Drugie fotograficzne podsumowanie miesiąca. Tym razem cztery pozycje. Króluje Wydawnictwo Filia i Saga Bałkańska Agnieszki Walczak-Chojeckiej. Oba tomy polecam każdemu z kim w ostatnich dniach rozmawiam i wiem, że moje polecanki trafiają na poddatny grunt. Cieszy mnie to bardzo. Więcej na temat obu tomów w recenzji w osobnym poście.

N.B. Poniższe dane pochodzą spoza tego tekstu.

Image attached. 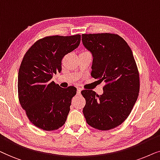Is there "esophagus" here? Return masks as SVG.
Listing matches in <instances>:
<instances>
[{"label":"esophagus","instance_id":"1","mask_svg":"<svg viewBox=\"0 0 160 160\" xmlns=\"http://www.w3.org/2000/svg\"><path fill=\"white\" fill-rule=\"evenodd\" d=\"M81 91H82V89L80 88H78V91H77V93H78V95H80V93H81Z\"/></svg>","mask_w":160,"mask_h":160}]
</instances>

Pierwszą książką lutego był "Francuski piesek" Marty Obuch, który sprawił, że kilkanaście razy wybuchałam śmiechem. Dzięki tej pozycji na nowo pokochałam Katowice, które darzę sentymentem ze względu na wspaniałych ludzi, których poznałam tam w czasie studiów. Wspaniale było brać udział w intrydze kryminalnej i wraz z bohaterami chodzić znanymi ulicami. Nie przypuszczałam, że będę potrafiła zbudować w głowie mapę miejsc odwiedzanych przez postaci. Świetnie się bawiłam przy tej książce i choć było to moje pierwsze spotkanie z autorką, to z pewnością nie ostatnie.
I w końcu odkrycie tego miesiąca, czyli "Kolejny rozdział" Agaty Kołakowskiej. Pisałam o tej powieści o tu: http://zapiskifiszki.blogspot.com/2017/02/kolejny-rozdzia-agata-koakowska.html. Recenzja nie miała oprawy zdjęciowej, bo musiałam przywieźć do domu maszynę do pisania - zardzewiałą Olympię. Zmusiłam się w końcu do działania i efekt jest świetny, prawda? Książkę polecam, polecam i jeszcze raz polecam!
A jeśli chodzi o zdjęcia to mam problem ze światłem, które za każdym razem jest inne. Idealnie byłoby robić wszystkie zdjęcia w jednym dniu i tym samym czasie, jednak u mnie jest to niewykonalne. Zatem zostaje metoda prób i błędów czekanie na spokojne, słoneczne poranki.
To był kolejny świetny literacki i ogólnie kulturalny miesiąc. Niech dobra passa trwa - tego sobie i Wam życzę!